Auch wenn es sich um einen Versuch einer Anwendung der untauglichen Rn. 30 des hier zitierten BVerwG-Urteils vom 30.10.2019 handelt.

Zu
2. Für den Zeitraum nach Einreichung der Klage im September 2017 bis September 2019 wird der NDR monatsbezogen prüfen, ob die Anwendung einer Härtefallregelung im Sinne des Urteils des Bundesverwaltungsgerichtes vom 30.10.19 in Betracht kommt. Die Klägerin wird hierzu ihre monatliche Finanzsituation (Schwankungen durch Nebenjobs) im genannten Zeitraum detailliert darlegen.
Problem: Der NDR ist fachlich gar nicht in der Lage, diese Prüfung durchzuführen und zu einem validen Ergebnis zu kommen und zu bescheiden. Eine Landesrundfunkanstalt ist fachlich nicht kompetent, Kontoauszüge und Wohngeldbescheide "richtig" (im Sinne des Verwaltungsrechts) zu lesen.

Kontoauszüge können nur von Sozialbehörden "richtig" gelesen werden.

Aus Wohngeldbescheiden kann von dritten Verwaltungsstellen nur die binäre Entscheidung "Wohngeld bewilligt" oder "Antrag abgelehnt" herausgelesen werden. Der Rest ist für dritte Verwaltungsstellen Fachchinesisch und hat sie gar nicht zu interessieren.
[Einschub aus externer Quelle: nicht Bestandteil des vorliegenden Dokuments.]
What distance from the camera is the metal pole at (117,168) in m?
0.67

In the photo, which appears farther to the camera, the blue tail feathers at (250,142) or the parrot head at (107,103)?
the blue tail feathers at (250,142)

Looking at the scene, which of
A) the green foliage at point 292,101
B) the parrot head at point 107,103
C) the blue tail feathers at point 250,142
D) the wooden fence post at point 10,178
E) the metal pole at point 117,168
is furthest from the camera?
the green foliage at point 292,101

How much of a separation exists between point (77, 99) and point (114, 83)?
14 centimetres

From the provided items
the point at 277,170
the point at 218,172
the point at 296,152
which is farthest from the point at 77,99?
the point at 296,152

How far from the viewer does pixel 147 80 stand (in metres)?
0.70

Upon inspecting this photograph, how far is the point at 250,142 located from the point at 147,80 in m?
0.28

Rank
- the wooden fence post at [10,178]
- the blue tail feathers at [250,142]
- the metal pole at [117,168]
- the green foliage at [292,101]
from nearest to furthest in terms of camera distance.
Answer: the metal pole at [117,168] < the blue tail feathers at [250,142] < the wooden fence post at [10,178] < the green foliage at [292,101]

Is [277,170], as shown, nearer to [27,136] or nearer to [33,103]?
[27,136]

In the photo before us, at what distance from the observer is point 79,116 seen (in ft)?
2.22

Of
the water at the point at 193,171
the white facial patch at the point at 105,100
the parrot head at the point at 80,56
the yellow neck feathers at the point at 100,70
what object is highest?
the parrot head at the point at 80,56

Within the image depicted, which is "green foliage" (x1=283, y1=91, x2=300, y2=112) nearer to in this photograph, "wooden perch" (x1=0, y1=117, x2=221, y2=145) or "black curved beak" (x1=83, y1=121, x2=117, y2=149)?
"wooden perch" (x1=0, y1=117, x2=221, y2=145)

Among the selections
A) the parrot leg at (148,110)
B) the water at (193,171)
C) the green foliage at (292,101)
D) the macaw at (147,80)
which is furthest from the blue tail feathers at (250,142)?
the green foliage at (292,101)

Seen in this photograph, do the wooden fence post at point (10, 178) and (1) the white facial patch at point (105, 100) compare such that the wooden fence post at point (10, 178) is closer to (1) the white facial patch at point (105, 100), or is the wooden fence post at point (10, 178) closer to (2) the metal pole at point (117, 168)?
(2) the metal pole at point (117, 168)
Die meistens beigefügten Berechnungen (für relevantes Einkommen usw.) sind also rein informativ für den Antragssteller und allenfalls als Hilfestellung für eine Klage tauglich. Vor einem Sozial(!)gericht würde die beklagte Wohngeldstelle nämlich noch einmal von sich aus ihre Berechnungen darlegen. Sozialrichter können Wohngeldbescheide lesen, Landesrundfunkanstalten nicht.

Der NDR wird sich also irgendwelche "Kriterien" zusammenfummeln (btw: von diesen 740 Euro lese ich jetzt das erste Mal), aber diese "Kriterien" werden nicht von einer unabhängigen und demokratisch legitimierten Stelle gegengeprüft. Womöglich werden diese "Kriterien" so formuliert werden, dass der Einzelfall der betreffenden Studentin unglücklicherweise-bedauerlicherweise negativ "beschieden" wird.

Wenn die Studentin dann einen ablehnenden Bescheid bekommt, wäre eine erneute Klage äußerst hilfreich, denn dann würde zutage treten, dass die LRA keine Stellen sind, die über die Einkommenssituation eines einzelnen Menschen "richtig" entscheiden könnten.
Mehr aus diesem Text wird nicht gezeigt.